Given request
Starting at the line that contains "What is the positional distance from pixel" and ending at the last line of the data below, convert each line into a Markdown table with two columns: "Row" for a row number and "Line" for the text. Leave out blank lines.

^^^^^^^^

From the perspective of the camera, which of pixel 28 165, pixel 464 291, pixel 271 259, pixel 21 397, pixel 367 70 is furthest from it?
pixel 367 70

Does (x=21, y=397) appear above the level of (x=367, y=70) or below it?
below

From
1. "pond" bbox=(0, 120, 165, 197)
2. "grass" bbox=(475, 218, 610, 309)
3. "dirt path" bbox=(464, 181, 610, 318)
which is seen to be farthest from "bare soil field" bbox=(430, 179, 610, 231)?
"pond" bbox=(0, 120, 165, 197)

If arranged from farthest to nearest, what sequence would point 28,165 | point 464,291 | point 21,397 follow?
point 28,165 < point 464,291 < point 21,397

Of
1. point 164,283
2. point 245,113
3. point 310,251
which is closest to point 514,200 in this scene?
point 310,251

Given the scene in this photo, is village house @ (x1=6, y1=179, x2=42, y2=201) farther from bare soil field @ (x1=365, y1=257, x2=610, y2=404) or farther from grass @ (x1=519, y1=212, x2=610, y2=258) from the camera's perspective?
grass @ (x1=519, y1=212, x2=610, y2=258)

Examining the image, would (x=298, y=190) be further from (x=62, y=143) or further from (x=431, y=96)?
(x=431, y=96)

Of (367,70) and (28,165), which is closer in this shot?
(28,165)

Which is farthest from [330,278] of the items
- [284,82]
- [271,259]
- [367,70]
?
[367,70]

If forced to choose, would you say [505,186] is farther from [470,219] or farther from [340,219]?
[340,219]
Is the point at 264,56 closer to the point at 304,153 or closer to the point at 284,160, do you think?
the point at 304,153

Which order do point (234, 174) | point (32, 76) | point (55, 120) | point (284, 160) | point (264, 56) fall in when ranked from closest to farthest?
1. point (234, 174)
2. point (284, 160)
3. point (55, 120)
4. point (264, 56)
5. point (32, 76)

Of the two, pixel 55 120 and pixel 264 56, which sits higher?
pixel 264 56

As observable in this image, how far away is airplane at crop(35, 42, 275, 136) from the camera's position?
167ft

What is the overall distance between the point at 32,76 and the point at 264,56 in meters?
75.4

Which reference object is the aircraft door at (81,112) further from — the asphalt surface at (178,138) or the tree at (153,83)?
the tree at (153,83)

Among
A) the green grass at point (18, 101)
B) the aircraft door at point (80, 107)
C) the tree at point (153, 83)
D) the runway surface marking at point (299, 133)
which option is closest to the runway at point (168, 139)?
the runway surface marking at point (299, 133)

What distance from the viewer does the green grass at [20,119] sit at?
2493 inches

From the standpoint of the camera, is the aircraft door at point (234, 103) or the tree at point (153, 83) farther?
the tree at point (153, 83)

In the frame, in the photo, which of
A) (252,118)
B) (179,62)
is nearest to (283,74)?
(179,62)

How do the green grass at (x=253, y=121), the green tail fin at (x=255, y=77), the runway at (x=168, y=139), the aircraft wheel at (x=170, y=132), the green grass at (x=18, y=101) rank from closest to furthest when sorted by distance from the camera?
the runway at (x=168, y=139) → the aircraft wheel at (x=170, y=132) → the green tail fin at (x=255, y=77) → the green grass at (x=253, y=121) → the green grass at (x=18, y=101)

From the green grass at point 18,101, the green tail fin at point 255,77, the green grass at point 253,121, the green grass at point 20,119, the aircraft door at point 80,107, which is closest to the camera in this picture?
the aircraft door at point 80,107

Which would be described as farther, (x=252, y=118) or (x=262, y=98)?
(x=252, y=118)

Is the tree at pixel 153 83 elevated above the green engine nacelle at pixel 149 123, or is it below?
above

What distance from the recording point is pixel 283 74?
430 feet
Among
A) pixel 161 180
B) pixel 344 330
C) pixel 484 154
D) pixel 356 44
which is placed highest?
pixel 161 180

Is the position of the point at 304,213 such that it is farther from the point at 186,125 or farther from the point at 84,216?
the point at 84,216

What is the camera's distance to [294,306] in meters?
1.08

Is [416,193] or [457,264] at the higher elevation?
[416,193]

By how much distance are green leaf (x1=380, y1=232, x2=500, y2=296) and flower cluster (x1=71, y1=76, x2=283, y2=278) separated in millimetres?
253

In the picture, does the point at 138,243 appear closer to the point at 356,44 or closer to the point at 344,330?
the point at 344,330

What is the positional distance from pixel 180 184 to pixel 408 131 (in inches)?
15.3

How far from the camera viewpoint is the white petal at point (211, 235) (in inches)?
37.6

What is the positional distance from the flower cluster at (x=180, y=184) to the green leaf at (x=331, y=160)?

^^^^^^^^

Solved problem
| Row | Line |
|---|---|
| 1 | What is the positional distance from pixel 180 184 to pixel 408 131 (in inches)? |
| 2 | 15.3 |
| 3 | How far from the camera viewpoint is the white petal at point (211, 235) (in inches)? |
| 4 | 37.6 |
| 5 | What is the positional distance from the flower cluster at (x=180, y=184) to the green leaf at (x=331, y=160)? |